Fishermen have long appreciated that the majority of the fish are caught in a relatively small area of the lake. Similarly, the correct diagnosis may not be apparent from the copious EP records during stable tachycardia. Although the electrograms may have a certain temporal sequence, there is no indication of cause and effect in the sequence of electrograms. Is the atrium driving the ventricle or vice versa? Is the preexcited QRS an active participant in the tachycardia circuit or merely a bystander camouflaging another mechanism? The “hot spots” that frequently yield the answer are the zones of transition. The zones include the onset of tachycardia, the termination of tachycardia, change to an alternate QRS morphology, irregularities in cycle length (CL), and ectopic cycles (Table 1–3). The onset reveals the conditions necessary to initiate the tachycardia. Does it require block in an AP, critical prolongation of the atrio-His (AH) interval, or conduction delay in the His–Purkinje system? Does a SVT consistently terminate spontaneously with an atrial electrogram? The latter strongly suggests that the tachycardia mechanism obligates AV node conduction. Does a change from normal QRS to bundle branch block alter any of the conduction intervals or tachycardia CL, suggesting the bundle branch is a critical component of the tachycardia circuit? Careful attention to the zones of transition is often rewarding as is illustrated.

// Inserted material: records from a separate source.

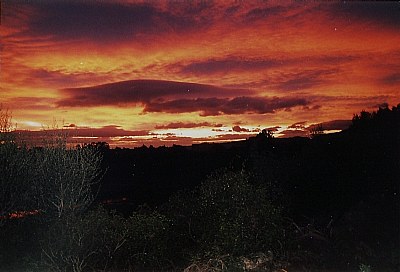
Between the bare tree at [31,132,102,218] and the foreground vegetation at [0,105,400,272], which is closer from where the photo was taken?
the foreground vegetation at [0,105,400,272]

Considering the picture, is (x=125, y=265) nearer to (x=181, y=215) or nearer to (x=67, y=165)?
(x=181, y=215)

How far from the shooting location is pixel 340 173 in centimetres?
2506

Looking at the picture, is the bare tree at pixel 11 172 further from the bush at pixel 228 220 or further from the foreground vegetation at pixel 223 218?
the bush at pixel 228 220

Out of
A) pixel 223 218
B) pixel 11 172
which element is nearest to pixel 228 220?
pixel 223 218

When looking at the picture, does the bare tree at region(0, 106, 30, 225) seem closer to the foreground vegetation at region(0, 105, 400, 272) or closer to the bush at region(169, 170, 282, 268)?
the foreground vegetation at region(0, 105, 400, 272)

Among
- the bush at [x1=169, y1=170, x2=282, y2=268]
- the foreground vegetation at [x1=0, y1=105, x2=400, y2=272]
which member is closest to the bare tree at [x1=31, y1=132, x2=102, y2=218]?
the foreground vegetation at [x1=0, y1=105, x2=400, y2=272]

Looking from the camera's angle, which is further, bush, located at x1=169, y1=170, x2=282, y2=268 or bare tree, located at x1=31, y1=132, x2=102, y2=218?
bare tree, located at x1=31, y1=132, x2=102, y2=218

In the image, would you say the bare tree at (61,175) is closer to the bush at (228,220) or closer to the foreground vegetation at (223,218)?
the foreground vegetation at (223,218)

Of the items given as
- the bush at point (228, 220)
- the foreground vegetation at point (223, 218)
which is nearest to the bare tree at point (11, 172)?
the foreground vegetation at point (223, 218)

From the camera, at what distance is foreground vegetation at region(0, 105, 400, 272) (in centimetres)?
1747

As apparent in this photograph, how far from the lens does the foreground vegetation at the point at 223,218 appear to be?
17.5 metres

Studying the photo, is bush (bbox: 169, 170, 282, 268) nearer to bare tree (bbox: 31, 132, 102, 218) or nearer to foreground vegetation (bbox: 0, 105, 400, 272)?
foreground vegetation (bbox: 0, 105, 400, 272)

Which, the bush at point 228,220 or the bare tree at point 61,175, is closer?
the bush at point 228,220

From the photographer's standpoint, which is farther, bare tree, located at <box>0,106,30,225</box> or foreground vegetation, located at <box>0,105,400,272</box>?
bare tree, located at <box>0,106,30,225</box>
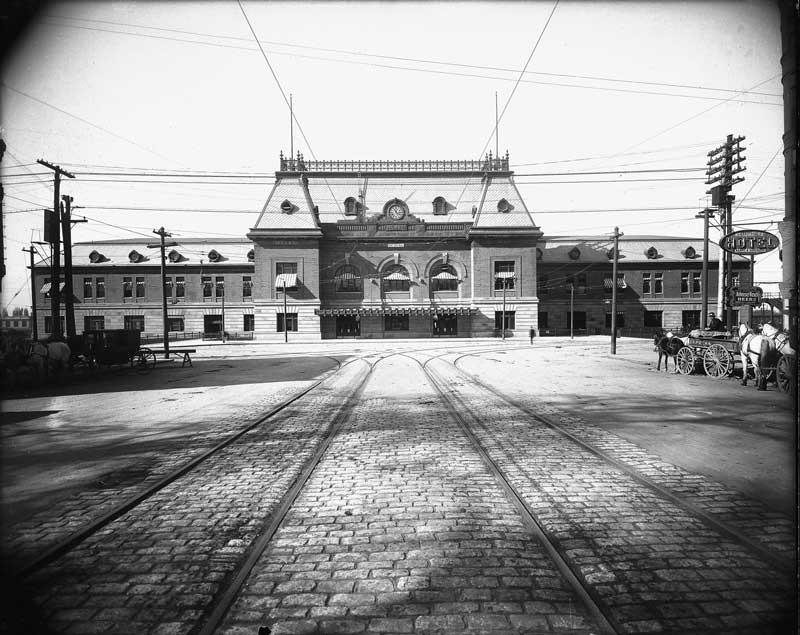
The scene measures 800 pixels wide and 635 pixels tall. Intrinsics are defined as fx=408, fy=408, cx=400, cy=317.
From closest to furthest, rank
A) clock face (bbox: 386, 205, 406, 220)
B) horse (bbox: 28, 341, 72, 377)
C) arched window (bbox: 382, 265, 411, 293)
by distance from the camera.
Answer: horse (bbox: 28, 341, 72, 377)
arched window (bbox: 382, 265, 411, 293)
clock face (bbox: 386, 205, 406, 220)

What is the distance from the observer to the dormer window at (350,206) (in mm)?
42844

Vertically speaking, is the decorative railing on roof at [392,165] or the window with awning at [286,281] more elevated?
the decorative railing on roof at [392,165]

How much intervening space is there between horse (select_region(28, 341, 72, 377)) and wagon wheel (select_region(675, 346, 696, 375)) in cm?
2135

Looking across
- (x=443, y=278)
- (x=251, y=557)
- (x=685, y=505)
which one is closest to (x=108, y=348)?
(x=251, y=557)

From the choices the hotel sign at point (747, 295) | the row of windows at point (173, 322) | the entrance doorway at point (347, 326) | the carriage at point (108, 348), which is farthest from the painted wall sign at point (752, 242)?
the row of windows at point (173, 322)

The EP study provides an opportunity to disturb an arrhythmia with pacing, extrastimuli, autonomic maneuvers, physical maneuvers, and drugs. Single, or multiple, atrial or ventricular extrastimuli are programmed into the cardiac cycle and made progressively more premature to loss of capture. This invariably provides the zone of transition that clarifies the requirement of atrium or ventricle in the mechanism or alters the tachycardia in a manner that clarifies the problem. In other words, if the tachycardia mechanism is not perfectly obvious, overdrive pacing or programming extrastimuli will almost invariably clarify it. A long-standing “inverse rule” may be useful to trainees—initially introduce premature atrial extrasystoles into a wide QRS tachycardia and ventricular extrasystoles into a narrow QRS tachycardia. Changes in posture cause autonomic adjustments and alter cardiac filling. Agents such as adenosine usually affect specific tissues and mechanisms, and can be invaluable. Isoproterenol is useful for mimicking states of catecholamine excess or altering specific EP properties to allow induction of tachycardia.

Although many pacing and extrastimulation maneuvers have been described, it is useful to understand the basic underlying principles by which they function. The overriding principle underpinning most pacing interventions is illustrated schematically in Fig. 1–3. In essence, the ability of pacing to influence or “reset” a tachycardia is dependent on two key variables.

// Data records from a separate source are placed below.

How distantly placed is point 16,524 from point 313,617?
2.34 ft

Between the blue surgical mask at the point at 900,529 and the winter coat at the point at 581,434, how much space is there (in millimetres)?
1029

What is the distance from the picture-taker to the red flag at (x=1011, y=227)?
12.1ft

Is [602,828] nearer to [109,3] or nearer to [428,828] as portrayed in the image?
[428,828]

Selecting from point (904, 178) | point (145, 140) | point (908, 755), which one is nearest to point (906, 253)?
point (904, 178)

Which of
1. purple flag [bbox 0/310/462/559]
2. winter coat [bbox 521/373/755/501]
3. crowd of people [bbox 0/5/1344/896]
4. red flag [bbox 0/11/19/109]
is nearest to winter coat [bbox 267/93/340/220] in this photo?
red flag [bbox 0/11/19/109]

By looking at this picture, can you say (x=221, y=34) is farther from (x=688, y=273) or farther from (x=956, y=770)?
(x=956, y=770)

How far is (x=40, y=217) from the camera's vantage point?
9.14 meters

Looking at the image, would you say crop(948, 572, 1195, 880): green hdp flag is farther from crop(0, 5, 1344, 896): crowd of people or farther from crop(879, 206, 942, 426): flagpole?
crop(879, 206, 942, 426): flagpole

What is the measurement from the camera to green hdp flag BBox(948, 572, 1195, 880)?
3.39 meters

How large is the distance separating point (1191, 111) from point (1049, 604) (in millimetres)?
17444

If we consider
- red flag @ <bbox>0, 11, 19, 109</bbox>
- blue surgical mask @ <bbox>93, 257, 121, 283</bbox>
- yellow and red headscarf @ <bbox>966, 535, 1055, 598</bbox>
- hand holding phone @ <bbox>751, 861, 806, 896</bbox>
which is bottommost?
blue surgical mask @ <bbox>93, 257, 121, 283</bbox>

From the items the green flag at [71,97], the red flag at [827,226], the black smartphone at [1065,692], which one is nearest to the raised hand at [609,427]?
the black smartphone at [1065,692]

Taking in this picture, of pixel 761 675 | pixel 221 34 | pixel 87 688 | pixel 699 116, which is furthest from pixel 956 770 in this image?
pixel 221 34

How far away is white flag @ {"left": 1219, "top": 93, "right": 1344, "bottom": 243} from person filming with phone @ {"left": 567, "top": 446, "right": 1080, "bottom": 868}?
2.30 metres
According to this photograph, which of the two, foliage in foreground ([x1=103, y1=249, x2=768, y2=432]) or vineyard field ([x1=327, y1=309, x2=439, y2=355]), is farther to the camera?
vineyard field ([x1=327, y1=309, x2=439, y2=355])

The first is distance from the pacing site to the tachycardia mechanism. (Note that this distance may also be “electrophysiologic” as well as geographic in that the pacing site may be “far” from the tachycardia mechanism if there is conduction block adjacent to pacing site requiring a roundabout access to the mechanism.)

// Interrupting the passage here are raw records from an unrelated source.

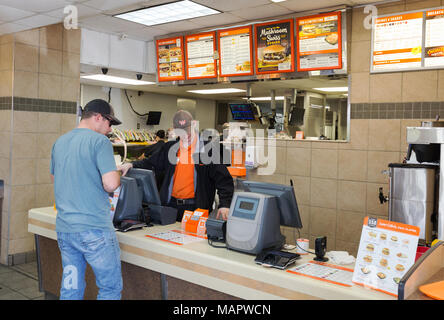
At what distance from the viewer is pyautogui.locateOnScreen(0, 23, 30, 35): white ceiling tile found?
4555 mm

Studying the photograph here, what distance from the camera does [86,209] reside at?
2480mm

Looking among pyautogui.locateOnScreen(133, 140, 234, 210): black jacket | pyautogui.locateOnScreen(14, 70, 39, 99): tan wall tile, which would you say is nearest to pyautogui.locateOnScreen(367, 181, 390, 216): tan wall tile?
pyautogui.locateOnScreen(133, 140, 234, 210): black jacket

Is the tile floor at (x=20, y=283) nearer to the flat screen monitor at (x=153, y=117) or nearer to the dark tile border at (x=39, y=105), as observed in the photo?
the dark tile border at (x=39, y=105)

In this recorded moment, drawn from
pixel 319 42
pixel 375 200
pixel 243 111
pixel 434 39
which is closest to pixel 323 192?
pixel 375 200

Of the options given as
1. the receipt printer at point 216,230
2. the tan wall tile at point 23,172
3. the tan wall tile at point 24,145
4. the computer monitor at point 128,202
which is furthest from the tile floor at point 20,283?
the receipt printer at point 216,230

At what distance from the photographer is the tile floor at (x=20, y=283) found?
4.02m

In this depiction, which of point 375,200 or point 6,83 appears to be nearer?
point 375,200

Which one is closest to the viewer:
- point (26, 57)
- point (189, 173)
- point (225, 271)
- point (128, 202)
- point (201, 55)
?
point (225, 271)

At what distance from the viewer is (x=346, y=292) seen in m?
1.89

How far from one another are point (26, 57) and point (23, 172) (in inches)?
55.7

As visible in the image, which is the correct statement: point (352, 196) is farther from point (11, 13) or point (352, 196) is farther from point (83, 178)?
point (11, 13)

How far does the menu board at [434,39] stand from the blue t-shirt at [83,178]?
10.9 feet

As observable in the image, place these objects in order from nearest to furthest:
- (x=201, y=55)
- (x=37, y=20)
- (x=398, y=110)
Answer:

The second is access to the circuit. A large reentrant circuit with a large excitable gap is more penetrable by pacing than a “focal” arrhythmia source. In essence, preexcitation of the subsequent A by a premature ventricular complex (PVC) during SVT occurs much more readily with a large AV reentrant circuit close to the pacing site rather than the much smaller and most distant circuit of AV node reentry. Similarly, capture of a SVT by ventricular pacing also depends on the same factors. The postpacing interval (PPI) and the difference of ventriculoatrial (VA) during tachycardia compared with VA during pacing clearly depend on these. In fact, the PVC that resets the A during SVT is just capture for one cycle and all the useful postpacing data also apply to the single PVC that resets tachycardia as will become evident in some of the exercises.